Audio data is typically an array with the waveform represented by values from -1 to 1. There are two issues with that:
- if all values are inverted, e.g. -1 becomes 1 and 1 becomes -1, the audio doesn't change. But if for example I need to find difference between two audio files, finding per-element difference will say two inverted audio arrays are very different. Realistically two sine waves can easily be shifted relative to each other in a way where they will be inverted to each other.

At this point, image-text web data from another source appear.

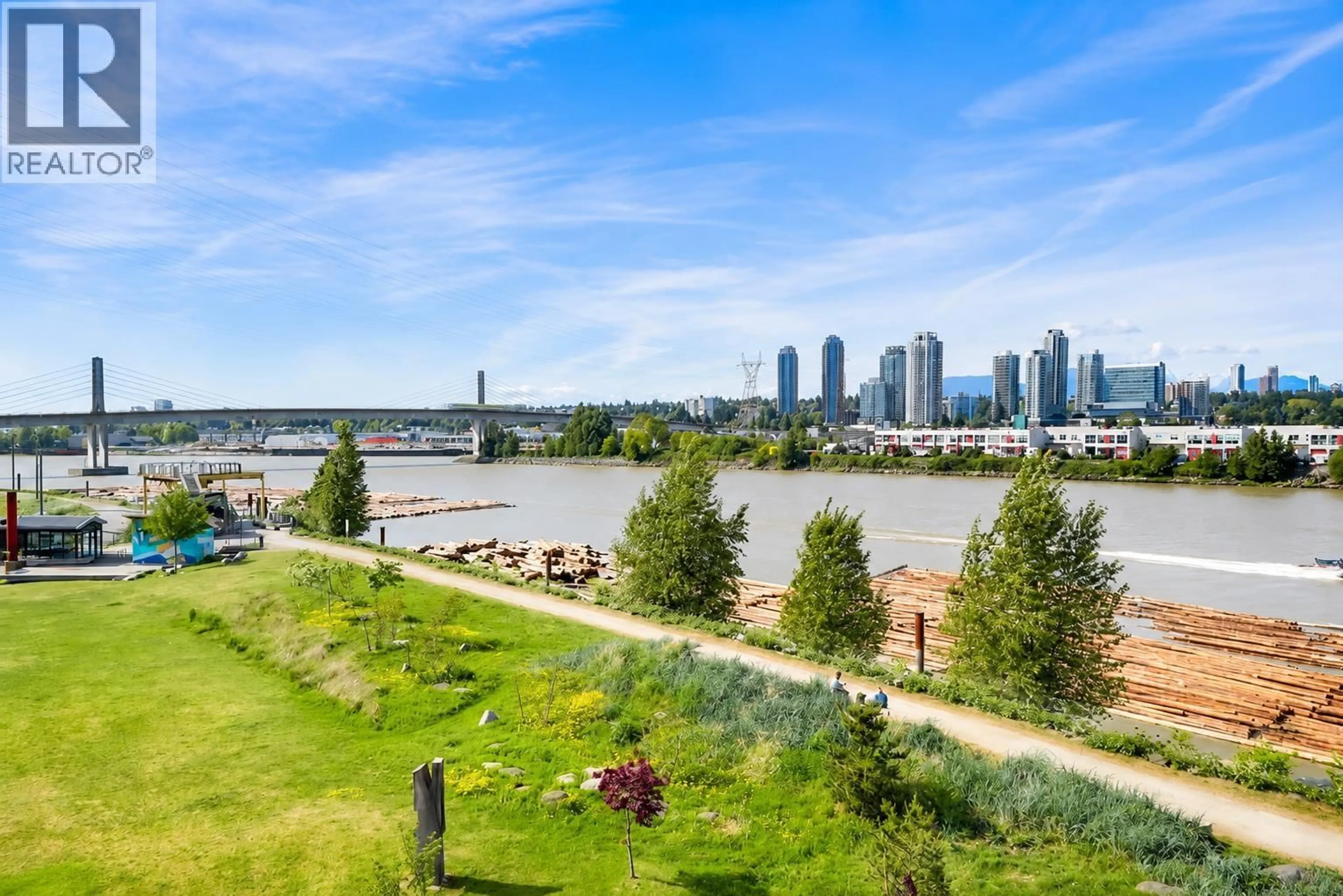 A pic from outside/outdoor area/front of a property/back of a property/a pic from drone, water/lake/river/ocean view for 511 - 10033 RIVER DRIVE, Richmond British Columbia V6X0L1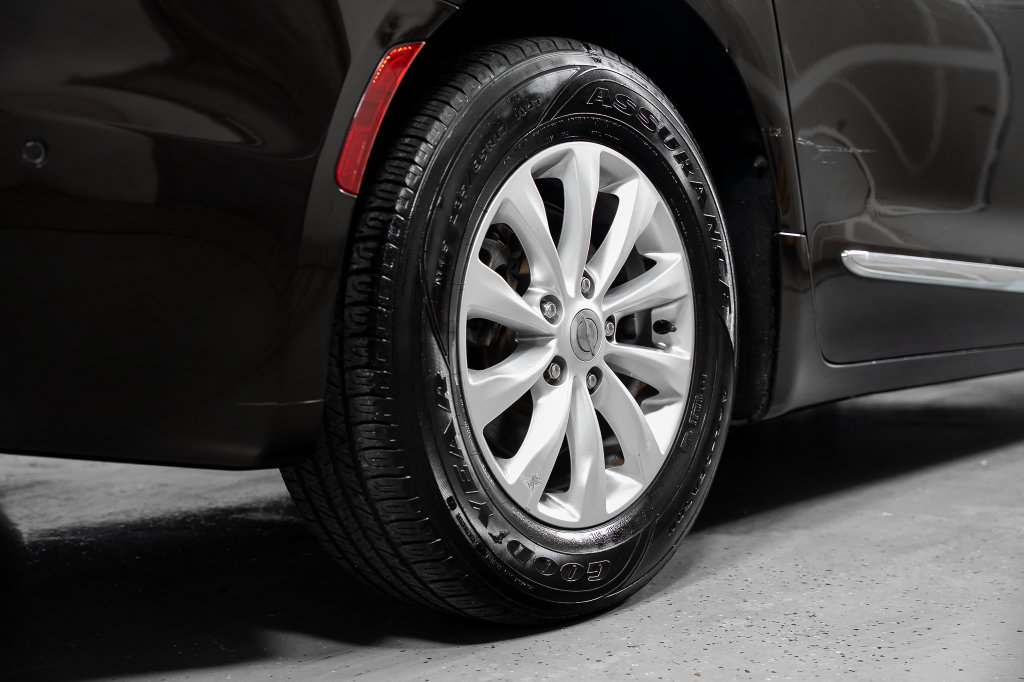 Used 2018 Chrysler Pacifica Touring-L w/ Advanced Safetytec Group FWD image 8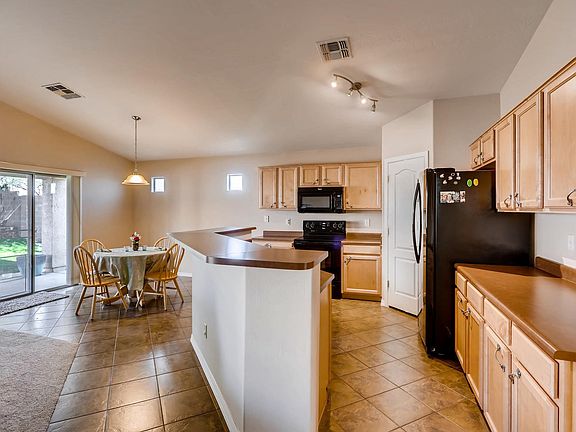 25516 W Dunlap Rd Buckeye AZ-large-004-1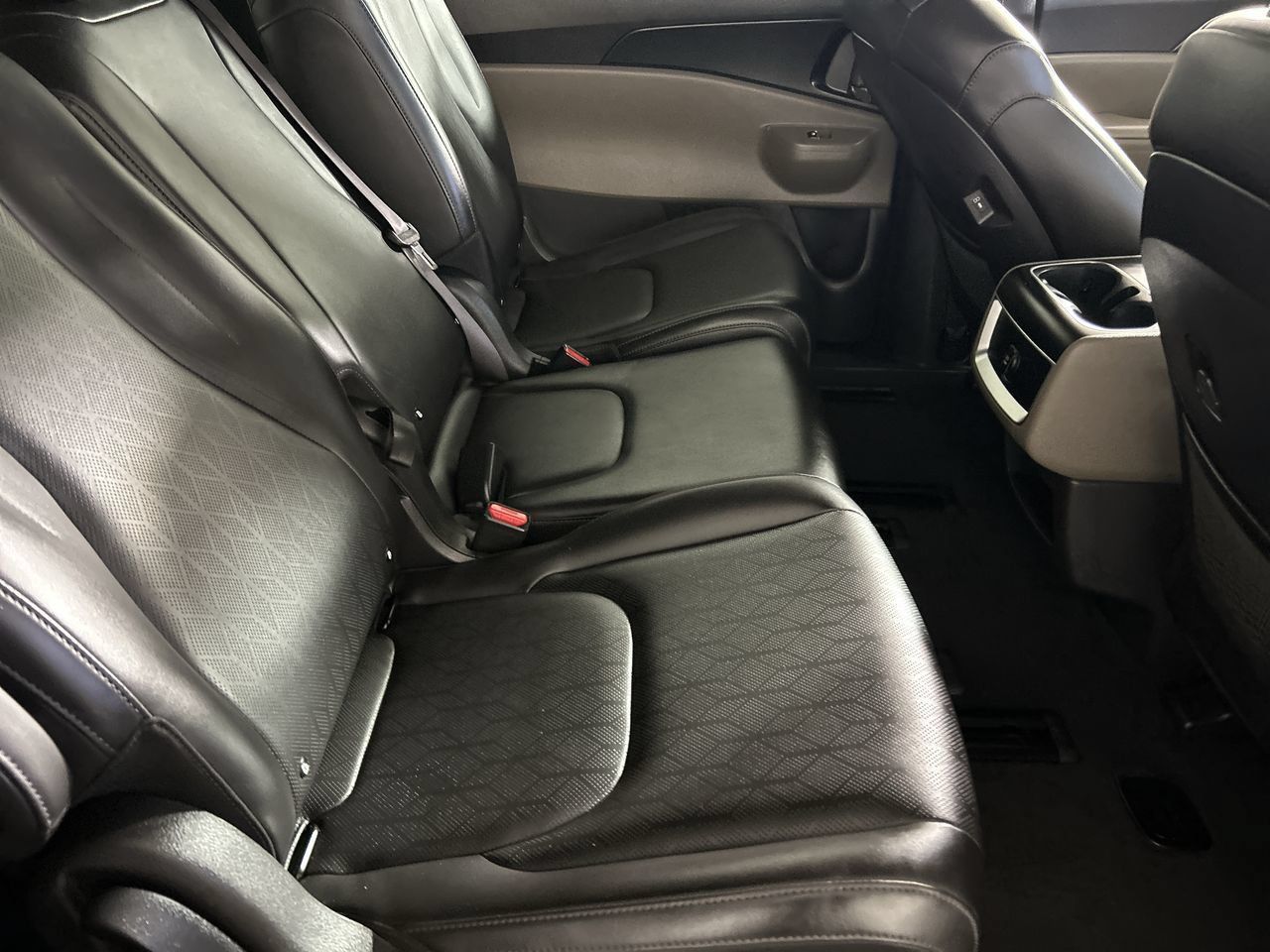 Used 2026 Kia Carnival FWD image 25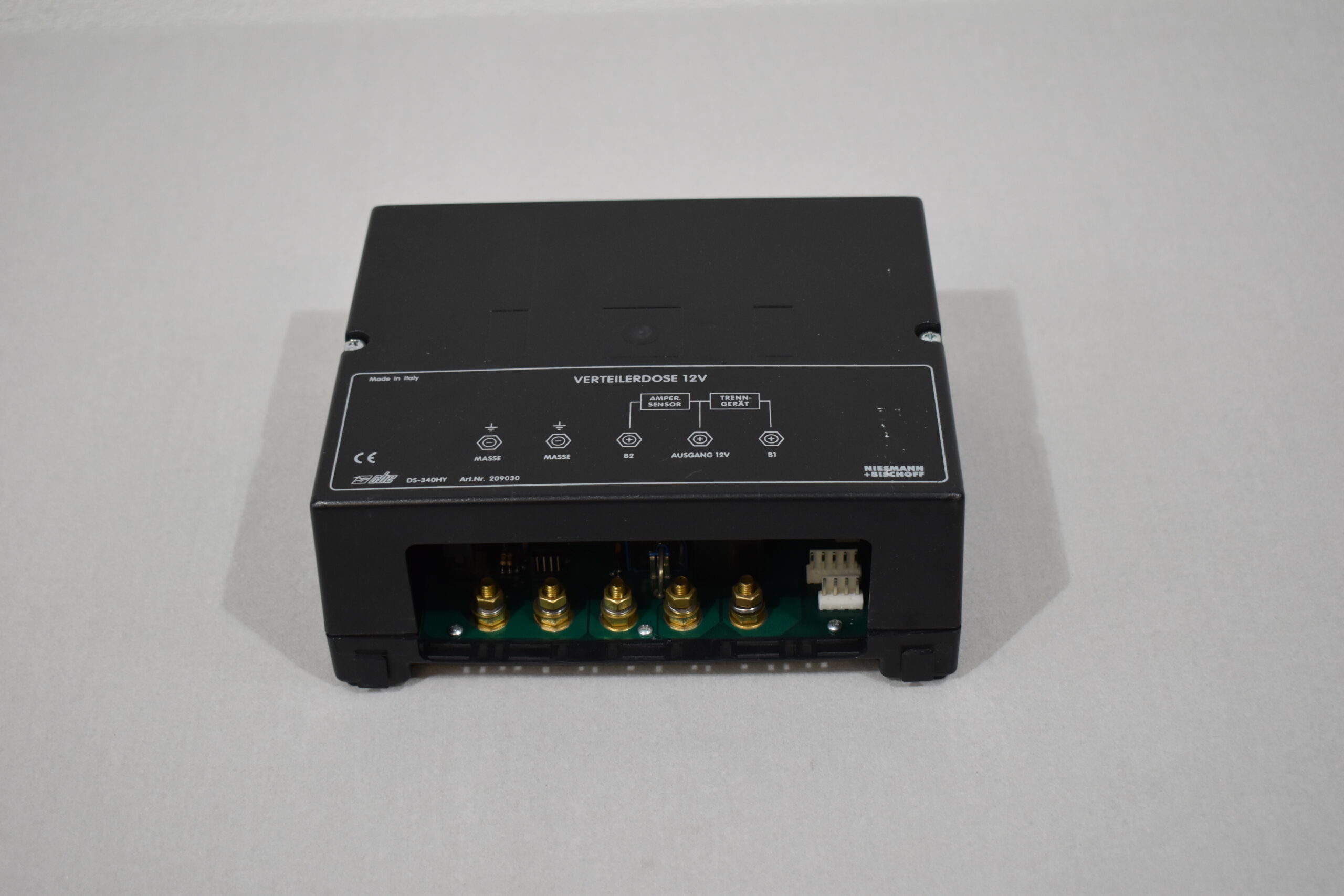Niesmann + Bischoff CBE Verteilerdose 12v 209030 DS-340HY – Bild 2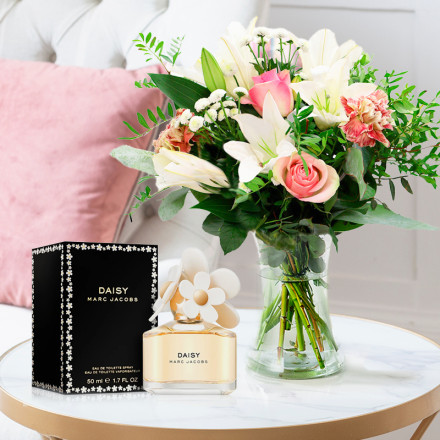 Pink Purity & Daisy Eau de Toilette by Marc Jacobs (50ml)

- Related issue is that a wave, for example a 1000hz sound wave, often sounds like a "flat" sound. However in the array it is a literally a sine, and two sines can be shifted which causes inconsistent difference. Ideally a sine should be a sequence of the same number, which is obviously hard to do because audio is usually way more complex than a sine wave.
So what I tried doing, I make a copy of audio files, then I calculate a gradient which hopefully reduces the shifting issues, and then I convert array into absolute value (-1 turns 1). And then I use that copy when comparing audio arrays. When I used that for evaluating how close generated audio is to the original, it caused a lot of low frequencies in the generated audio. When I looked at the waveform, this is because gradient makes low frequencies very quiet since they have small rate of change, so my model doesn't see them. To be clear I am not really sure if gradient is a better match at all. But ideally I'd want something like gradient that doesn't reduce low frequencies.
There is also spectogram - admittedly I haven't looked much into it, but the one I tried - librosa spectogram functionality - takes quite a long time to convert that back into audio. If there is no quick way to do it with 1d arrays, I can use that.